» SOURCE INFORMATION:
[Start of Attachment]

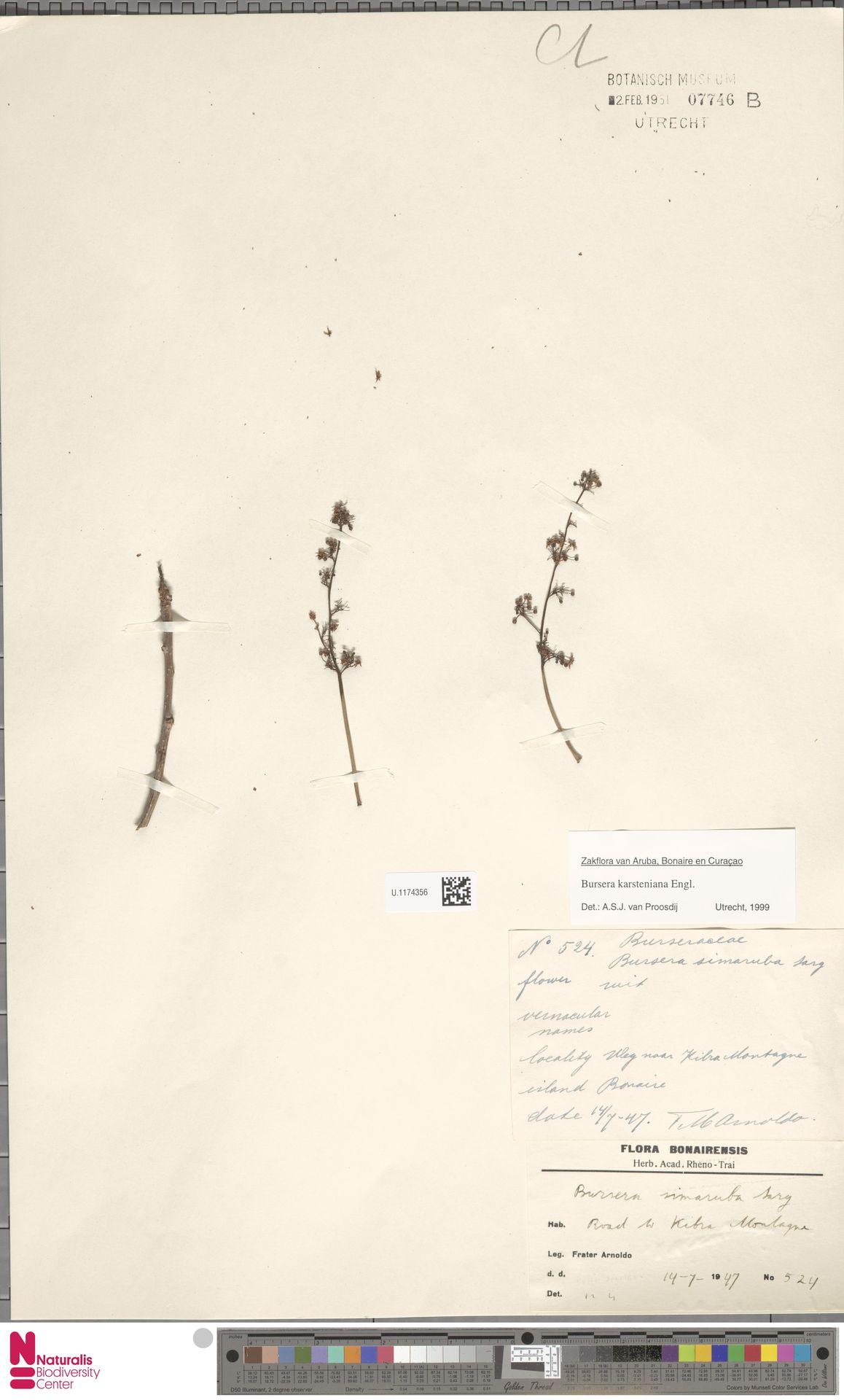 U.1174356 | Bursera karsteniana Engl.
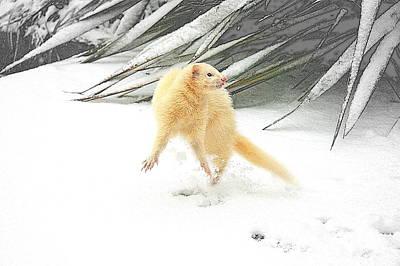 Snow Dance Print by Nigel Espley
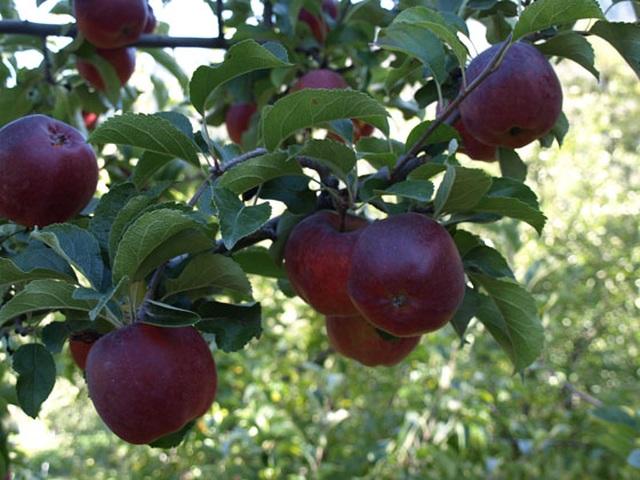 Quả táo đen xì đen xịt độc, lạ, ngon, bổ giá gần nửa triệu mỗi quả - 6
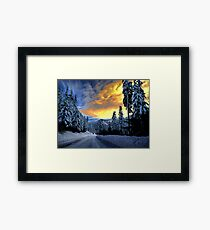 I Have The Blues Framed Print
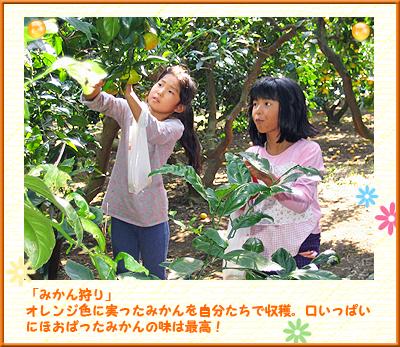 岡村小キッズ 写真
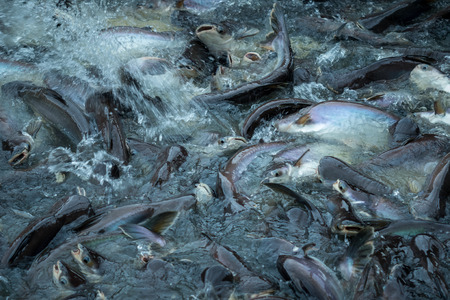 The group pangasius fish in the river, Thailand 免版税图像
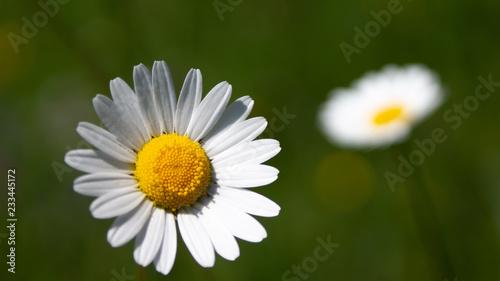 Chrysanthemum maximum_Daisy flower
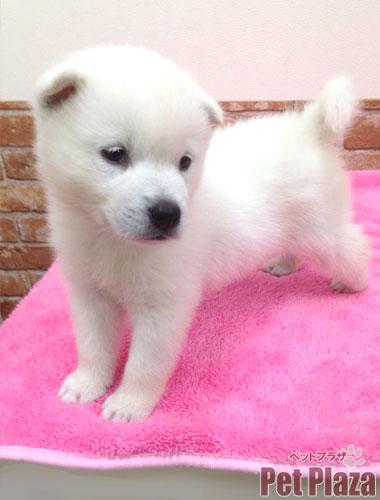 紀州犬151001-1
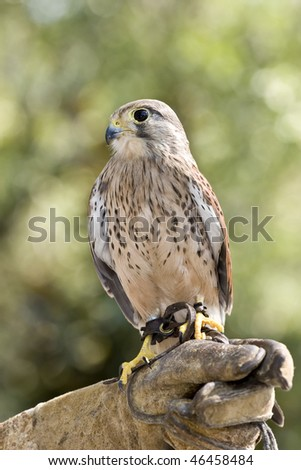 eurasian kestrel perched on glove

[End of Attachment]
[Start of Attachment]

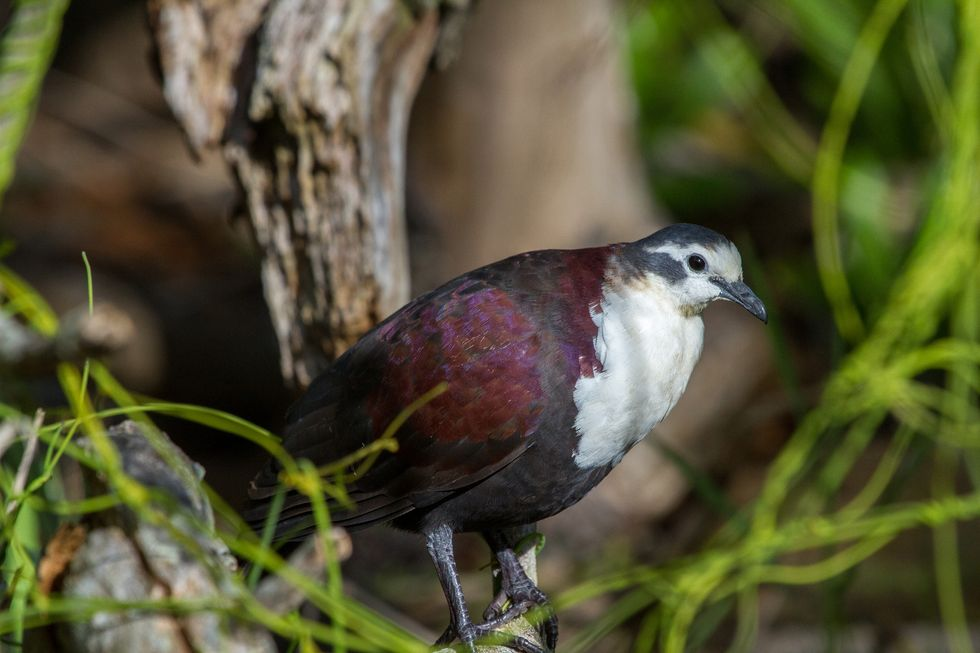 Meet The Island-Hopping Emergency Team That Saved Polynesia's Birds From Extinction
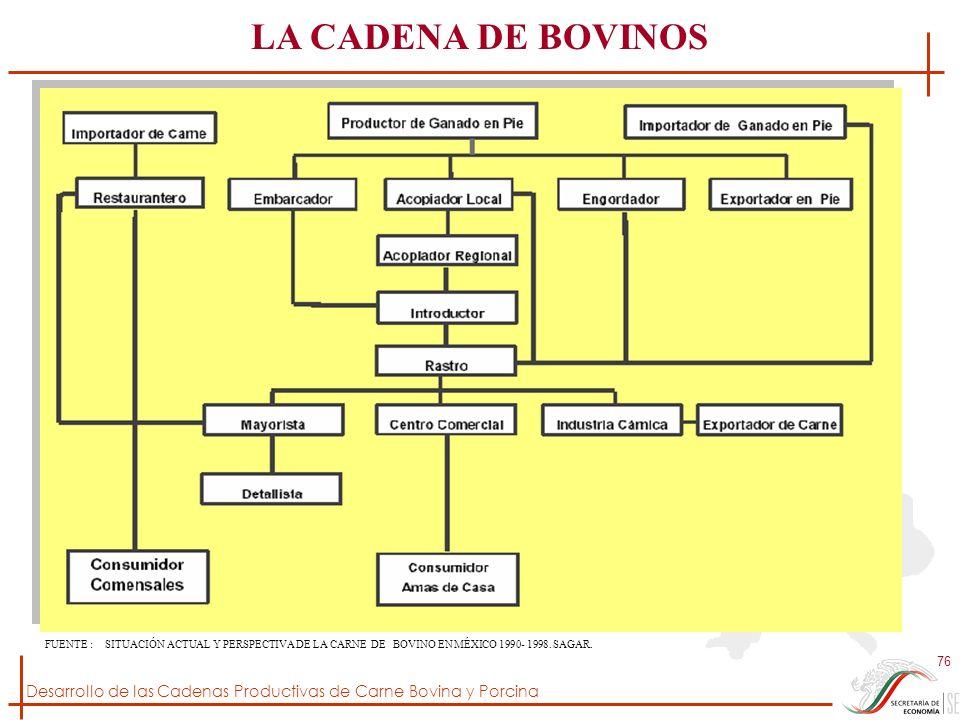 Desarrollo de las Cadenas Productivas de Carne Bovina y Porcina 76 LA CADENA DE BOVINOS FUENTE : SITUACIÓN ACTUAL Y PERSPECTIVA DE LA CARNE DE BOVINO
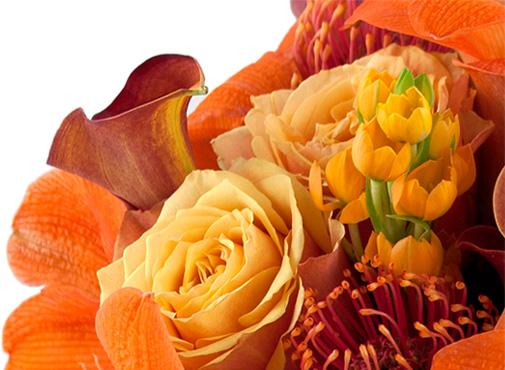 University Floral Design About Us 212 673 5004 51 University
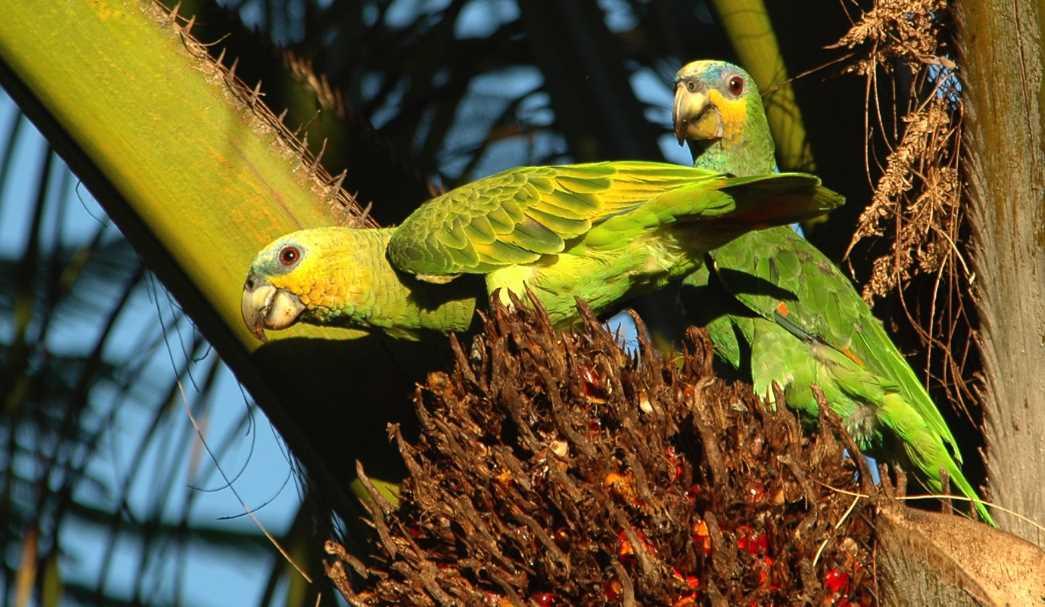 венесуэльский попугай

[End of Attachment]

» TASK STATEMENT: Within the listing above, copy exactly the lines that start at the one with "University Floral Design" and continue through the one with "венесуэльский попугай". Omit pictures.

» SOLUTION FOR THIS TASK:
 University Floral Design About Us 212 673 5004 51 University
 венесуэльский попугай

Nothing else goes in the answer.